View Full Version : How to extract java classes from executable.


Magister
August 26th, 2009, 14:48
Hi everybody.

I want to extract the java classes from an executable.
I have disassembled the executable and discovered that it has been compiled using exe4j compiler.
I discovered for sure that exe4j does not compile the java in native code and thus there should be at least someway to get java classes.
I have failed to find the classes in the executable resources using a resource extractor (i used Resource Hacker) as i read somewhere around.
I know that given the class files i may reverse to source code using JAD or a similar tool, which is my objective.

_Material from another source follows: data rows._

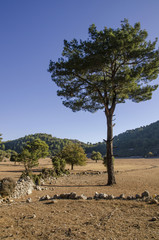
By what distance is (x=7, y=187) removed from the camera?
366 inches

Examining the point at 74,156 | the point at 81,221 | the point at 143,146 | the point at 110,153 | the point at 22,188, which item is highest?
the point at 110,153

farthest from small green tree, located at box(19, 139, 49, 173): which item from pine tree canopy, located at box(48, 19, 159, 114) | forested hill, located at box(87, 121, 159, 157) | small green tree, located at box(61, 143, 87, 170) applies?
forested hill, located at box(87, 121, 159, 157)

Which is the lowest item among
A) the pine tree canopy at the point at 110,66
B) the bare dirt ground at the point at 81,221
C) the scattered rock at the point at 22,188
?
the scattered rock at the point at 22,188

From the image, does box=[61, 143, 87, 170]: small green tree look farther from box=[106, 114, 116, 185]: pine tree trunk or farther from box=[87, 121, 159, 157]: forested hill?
box=[87, 121, 159, 157]: forested hill

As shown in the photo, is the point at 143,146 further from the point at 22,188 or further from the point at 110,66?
the point at 22,188

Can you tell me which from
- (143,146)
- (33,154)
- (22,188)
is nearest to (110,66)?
(22,188)

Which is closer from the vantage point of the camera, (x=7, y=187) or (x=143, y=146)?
(x=7, y=187)

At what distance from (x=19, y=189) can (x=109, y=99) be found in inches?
458

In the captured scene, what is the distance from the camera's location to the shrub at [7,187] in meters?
9.09

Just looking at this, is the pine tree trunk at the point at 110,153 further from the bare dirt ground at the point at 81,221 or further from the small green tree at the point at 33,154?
the small green tree at the point at 33,154

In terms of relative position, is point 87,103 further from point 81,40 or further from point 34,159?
point 34,159

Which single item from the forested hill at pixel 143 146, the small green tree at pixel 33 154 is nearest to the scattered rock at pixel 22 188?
the small green tree at pixel 33 154

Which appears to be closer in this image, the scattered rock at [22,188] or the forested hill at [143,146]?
the scattered rock at [22,188]

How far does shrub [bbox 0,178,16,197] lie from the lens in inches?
358
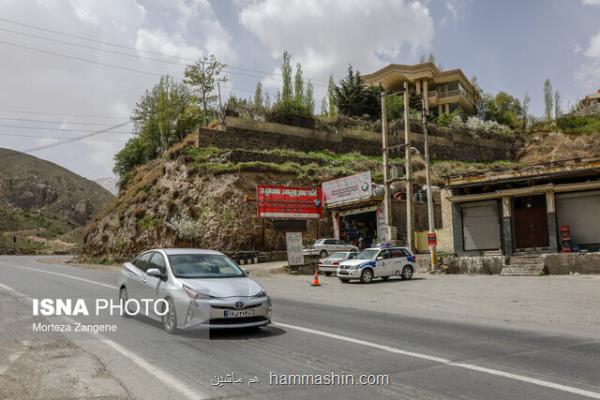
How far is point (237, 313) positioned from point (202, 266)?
5.53 ft

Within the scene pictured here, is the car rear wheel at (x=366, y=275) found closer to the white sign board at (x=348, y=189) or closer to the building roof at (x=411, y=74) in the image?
the white sign board at (x=348, y=189)

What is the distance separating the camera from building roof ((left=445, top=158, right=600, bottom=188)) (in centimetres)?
2445

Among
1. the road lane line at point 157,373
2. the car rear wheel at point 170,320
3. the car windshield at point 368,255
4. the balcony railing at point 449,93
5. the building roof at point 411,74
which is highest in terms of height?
the building roof at point 411,74

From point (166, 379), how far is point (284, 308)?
7133mm

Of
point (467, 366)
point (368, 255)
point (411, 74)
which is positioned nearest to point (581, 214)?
point (368, 255)

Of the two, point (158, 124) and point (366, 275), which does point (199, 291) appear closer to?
point (366, 275)

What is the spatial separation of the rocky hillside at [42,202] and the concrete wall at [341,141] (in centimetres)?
5587

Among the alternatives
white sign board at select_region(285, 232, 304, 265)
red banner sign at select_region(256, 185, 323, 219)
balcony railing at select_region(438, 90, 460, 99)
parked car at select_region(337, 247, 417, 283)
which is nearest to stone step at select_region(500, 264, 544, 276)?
parked car at select_region(337, 247, 417, 283)

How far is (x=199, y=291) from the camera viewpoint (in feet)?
26.9

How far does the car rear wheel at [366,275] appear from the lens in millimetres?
22531

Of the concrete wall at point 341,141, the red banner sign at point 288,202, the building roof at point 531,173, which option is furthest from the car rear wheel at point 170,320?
the concrete wall at point 341,141

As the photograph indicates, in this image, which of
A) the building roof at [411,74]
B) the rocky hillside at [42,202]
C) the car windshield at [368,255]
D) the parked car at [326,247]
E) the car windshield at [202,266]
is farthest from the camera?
the rocky hillside at [42,202]

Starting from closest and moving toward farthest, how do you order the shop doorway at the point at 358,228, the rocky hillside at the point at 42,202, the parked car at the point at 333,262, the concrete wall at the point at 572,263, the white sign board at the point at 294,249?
the concrete wall at the point at 572,263 → the parked car at the point at 333,262 → the white sign board at the point at 294,249 → the shop doorway at the point at 358,228 → the rocky hillside at the point at 42,202

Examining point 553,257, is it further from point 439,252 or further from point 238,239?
point 238,239
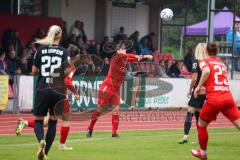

How, in your opinion, i may extract the classes from the exe?
Thank you!

OHPen
August 27th, 2009, 02:38
@magister: What you want to do is pretty easy. Just write a small program which opens the file in binary read mode. Search the first signature of 0xCAFEBABE. Note the offset and do that again for all other 0xCAFEBABE signatures in your native executable. Reset the file pointer and jump to the first offset you logged in order to read the file fully from that position into a byte array. If you code that in java you can easily pass the resulting byte array to the classloader method "defineClass", what will result in a class object of that class. Now you can use any java binary instrumentation library to serialize the object back to disc. repeat that process for all found 0xCAFEBABE signatures and you are done.

have fun,
OHPen

PS: There are also other solutions, but imo this is the fastest and easiest way to extract classes from a binary blob.

Magister
August 27th, 2009, 03:35
0xCAFEBABE mark both the beginning of the class and the end or just the beginning? If the latter, if i read everything after the signature thru the end of the file, the class loader will know when the class ends even if i gave him more data than needed (like a picture with a specified size, so additional data is ignored)?

I'm going to tinker with that.
Thank you very much, very helpful!

OHPen
August 27th, 2009, 04:43
0xCAFEBABE is the magic each class file starts with. It's NOT found at the end of a class file. There is no way to simply check how long a class file is, thus the approach to feed a byte array with a full class in it + lets call it garbage should not be a problem for the ClassLoader.defineMethod(), because the function calculates the the size of the classfile depending of what is specified in the class file.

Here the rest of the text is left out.